Gaji pokok kepala daerah itu diatur dalam Peraturan Pemerintah Nomor 59 Tahun 2000 tentang Gaji Pokok Pejabat. Bila belum ditambah tunjangan jabatan, gaji mereka amat kecil. Untuk gubernur, misalnya, hanya Rp 3 juta. Adapun tunjangan jabatan yang jumlahnya sedikit lebih besar dibanding gaji pokok diatur dalam Keputusan Presiden No. 168/2000.
Kedua aturan itu memang belum direvisi hingga sekarang. Artinya, selama 13 tahun gaji pokok dan tunjangan pejabat, termasuk kepala daerah, belum pernah dinaikkan. Karena itulah, sudah sewajarnya pemerintah meninjaunya. Bandingkan pula dengan gaji dan tunjangan anggota Dewan Perwakilan Rakyat dan DPRD, yang telah berkali-kali dinaikkan sejak 2000.
Masalahnya, pendapatan kepala daerah selama ini sudah amat besar, kendati gaji dan tunjangan jabatan mereka kecil. Di luar penghasilan utama itu, mereka masih mendapat berbagai macam tunjangan rumah tangga dan operasional. Kepala daerah juga masih memperoleh upah pungut pajak sesuai dengan Peraturan Pemerintah Nomor 69 Tahun 2010. Jumlah upah pungut pajak itu amat besar. Bahkan ada gubernur yang mendapat Rp 50 juta sebulan.
Besarnya biaya rumah tangga dan operasional pun bervariasi, bergantung pada kemampuan daerah. Jangan heran bila ada gubernur yang mendapat total penghasilan hingga ratusan juta rupiah setiap bulan. Variabel penentunya adalah pendapatan asli daerah tersebut dan besarnya pajak yang dipungut dari rakyatnya.
Itulah pentingnya menyederhanakan jenis pendapatan kepala daerah.
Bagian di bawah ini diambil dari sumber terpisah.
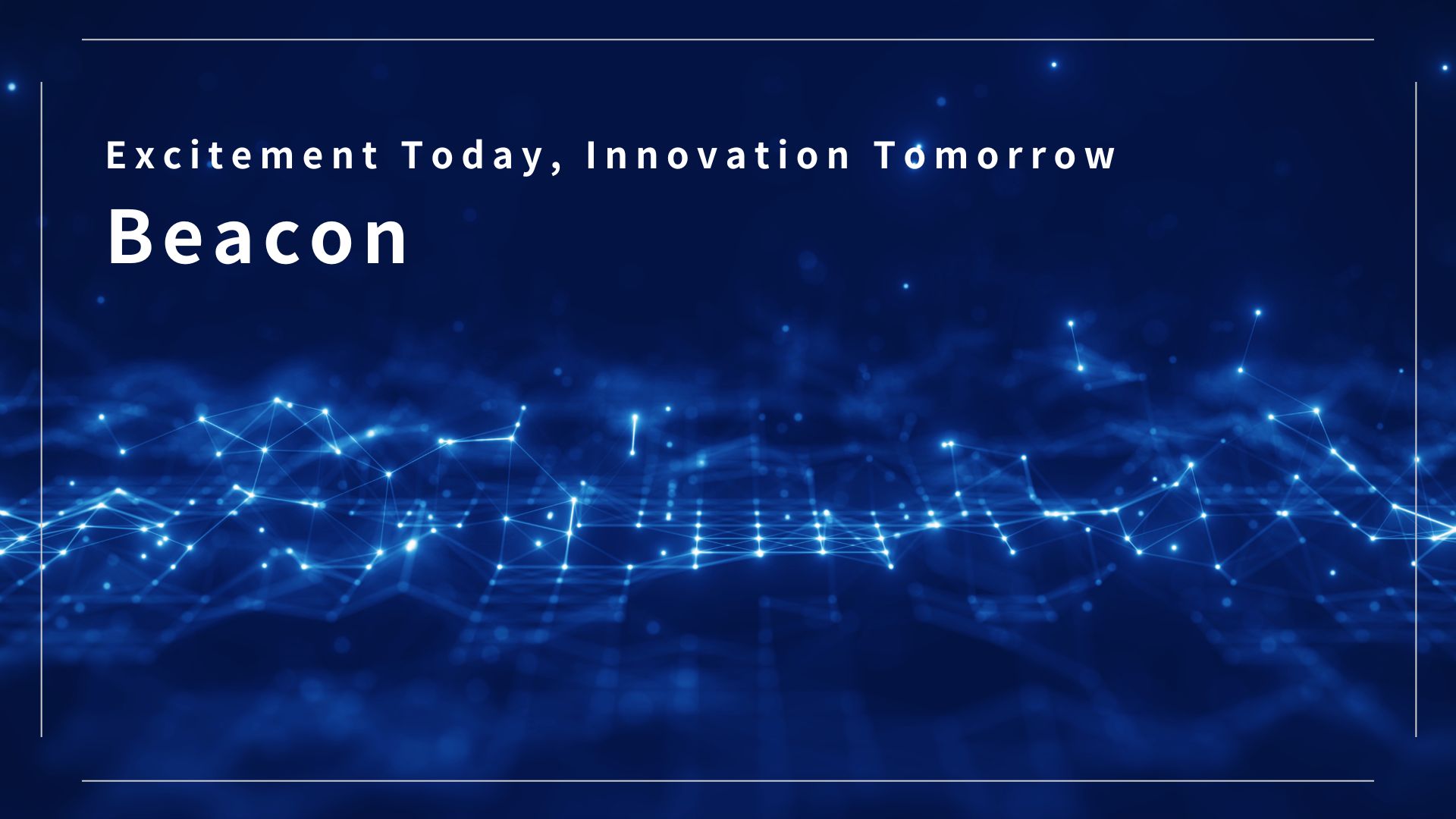 Excitement Today, Innovation Tomorrow

Beacon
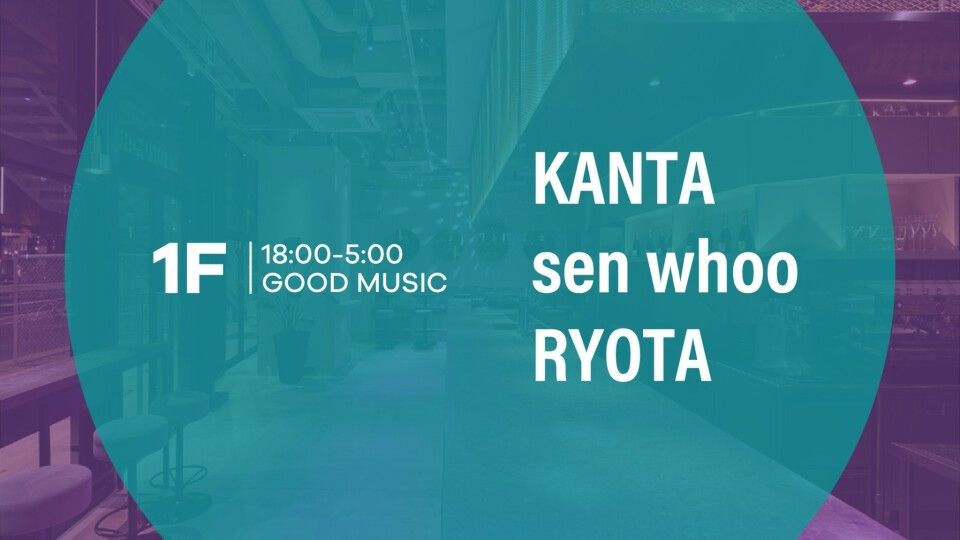 1F
18:00-5:00
GOOD MUSIC

KANTA
sen whoo
RYOTA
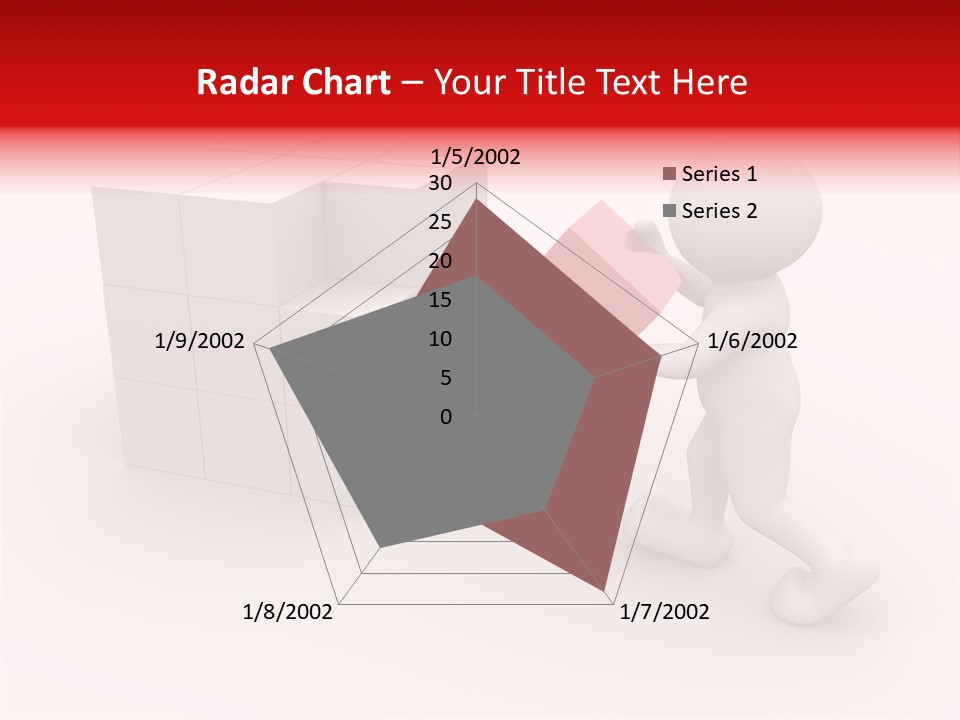 Radar Chart – Your Title Text Here

1/5/2002
30
25
20
15
10
5
0
1/6/2002
1/7/2002
1/8/2002
1/9/2002

Series 1
Series 2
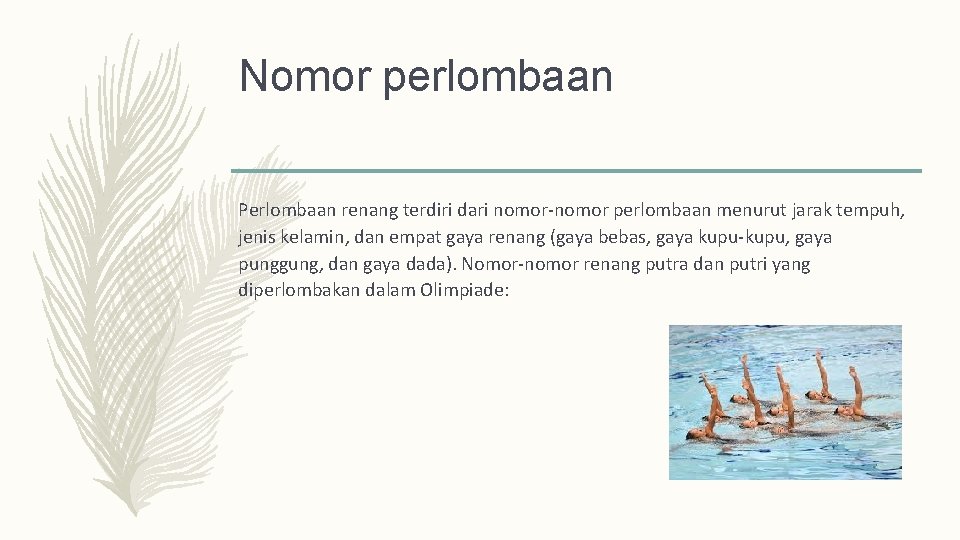 Nomor perlombaan

Perlombaan renang terdiri dari nomor-nomor perlombaan menurut jarak tempuh, jenis kelamin, dan empat gaya renang (gaya bebas, gaya kupu-kupu, gaya punggung, dan gaya dada). Nomor-nomor renang putra dan putri yang diperlombakan dalam Olimpiade:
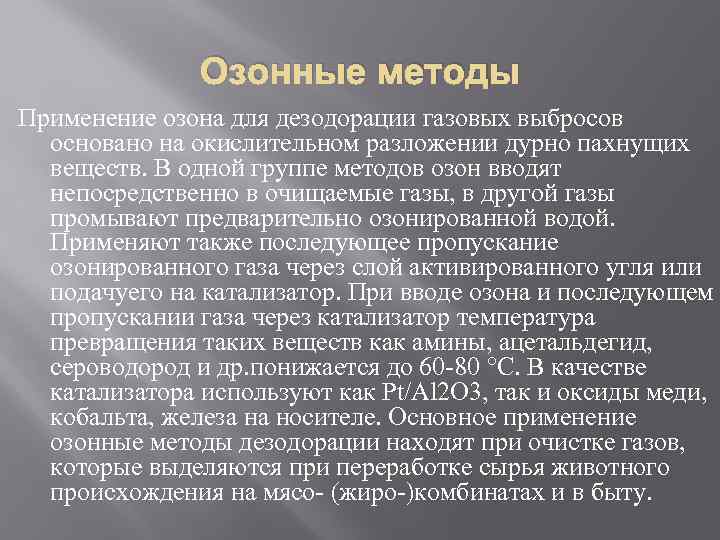 Озонные методы

Применение озона для дезодорации газовых выбросов основано на окислительном разложении дурно пахнущих веществ. В одной группе методов озон вводят непосредственно в очищаемые газы, в другой газы промывают предварительно озонированной водой. Применяют также последующее пропускание озонированного газа через слой активированного угля или подачуего на катализатор. При вводе озона и последующем пропускании газа через катализатор температура превращения таких веществ как амины, ацетальдегид, сероводород и др.понижается до 60-80 °С. В качестве катализатора используют как Pt/Al2O3, так и оксиды меди, кобальта, железа на носителе. Основное применение озонные методы дезодорации находят при очистке газов, которые выделяются при переработке сырья животного происхождения на мясо- (жиро-)комбинатах и в быту.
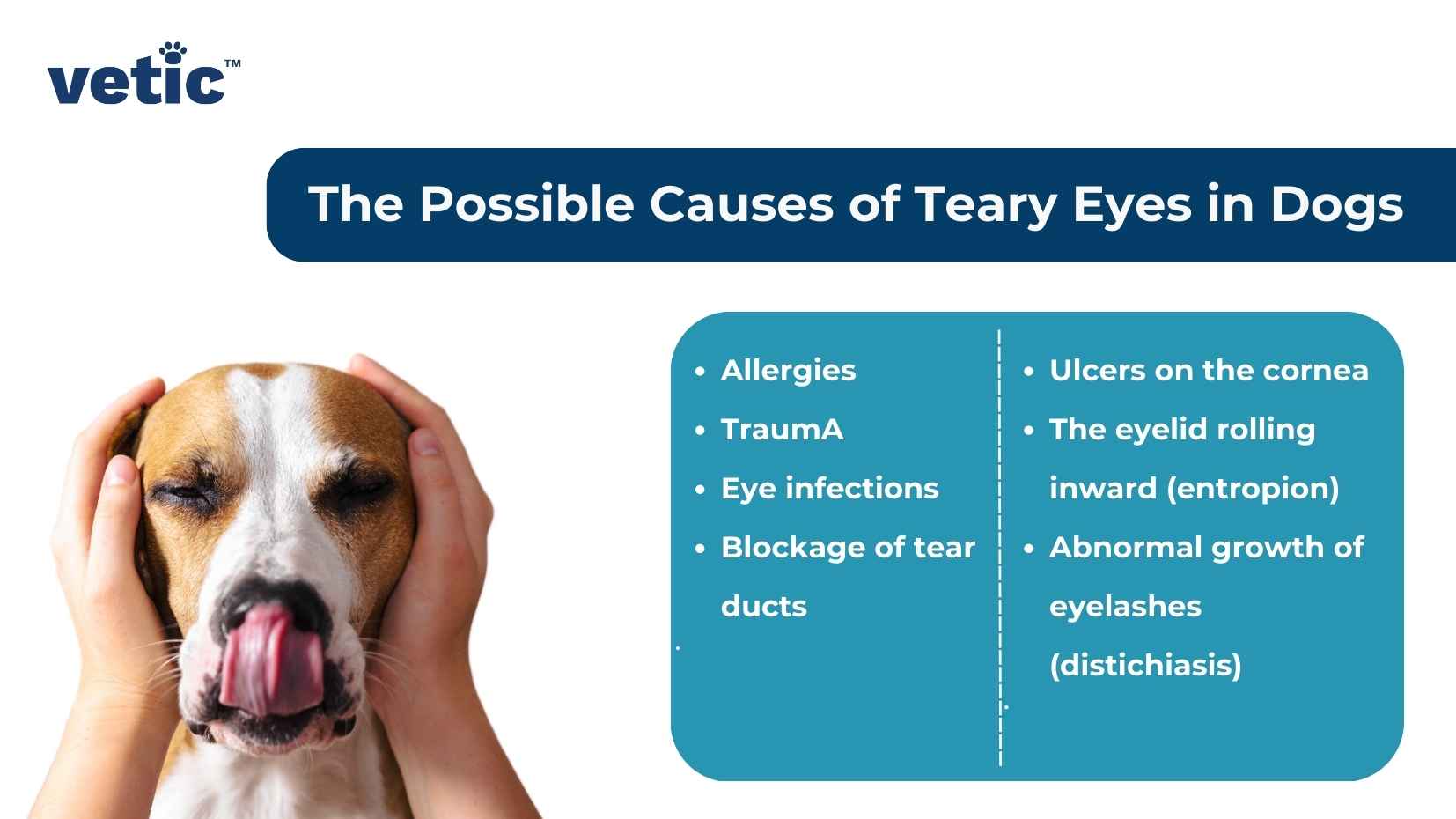 vetic™

The Possible Causes of Teary Eyes in Dogs

- Allergies
- TraumA
- Eye infections
- Blockage of tear ducts

- Ulcers on the cornea
- The eyelid rolling inward (entropion)
- Abnormal growth of eyelashes (distichiasis)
Upah pungut pajak, misalnya, sudah saatnya dihapus karena relevan sebagai sumber penghasilan seorang gubernur atau bupati. Biaya operasional dan tunjangan rumah tangga pun perlu dibatasi dan diatur secara lebih transparan agar tidak menjadi ladang korupsi.
Tanpa pemangkasan jenis tunjangan, kenaikan gaji justru membuat pendapatan kepala daerah menjadi berlipat ganda. Ini akan mengundang kecaman rakyat, yang selama ini selalu kecewa atas kinerja para kepala daerah. Jangan lupa juga, banyak kabupaten atau kota yang sebagian besar anggarannya habis untuk gaji para pejabat dan pegawai negeri. Artinya, hanya sedikit yang tersisa buat pembangunan.
Jadi, boleh saja merevisi struktur pendapatan kepala daerah, termasuk menaikkan gaji pokok. Gaji dan tunjangan mereka wajib pula diumumkan secara terbuka. Tapi tidak sepantasnya kepala daerah mendapat total penghasilan yang lebih besar.